IV. Voyage d'agrément

Par Jibdvx

Le carrosse roulait déjà depuis plusieurs heures. Le soleil commençait lentement à descendre sur les arbres et certains membres du groupe somnolaient sur leur sièges. Jambar, constatant que lever un campement s'imposait, parqua le véhicule sous un arbre, devant une petite clairière. Quand ils furent tous descendus, Elio commença à scruter les fourrés autour d'eux, aux aguets. Quelque chose semblait le préoccuper, pourtant l'atmosphère était des plus calme.

— Qu'est-ce qu'il y a ? Demanda Orm en sautant hors du chariot.

— Cet endroit se trouve au croisement des routes commerciales entre les royaumes de l'Ouest et du Nord. Aussi nous risquons de rencontrer quelques voleurs et malandrins sur notre chemin.

— Ah ! fit le barbare avec un soupir de soulagement.

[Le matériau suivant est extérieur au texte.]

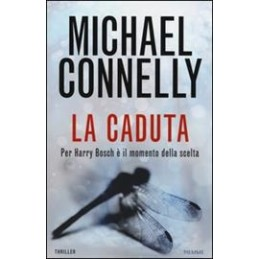 LA CADUTA di Michael Connelly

Enfin de quoi se défouler un peu. Les bandits de grands chemins ne sont généralement pas très solides, ni même très malins, mais ça fera l'affaire.

Elio l'ignora et continua de parler :

— J'ai entendu parler de l'un de ces bandits, de la bouche d'un marchand que j'ai croisé sur la route d'Among City. Il se nommerait Sillas Gueule de bois et serait à la tête d'une vingtaine d'hommes.

— Drôle de nom pour un bandit, fit remarquer Anton.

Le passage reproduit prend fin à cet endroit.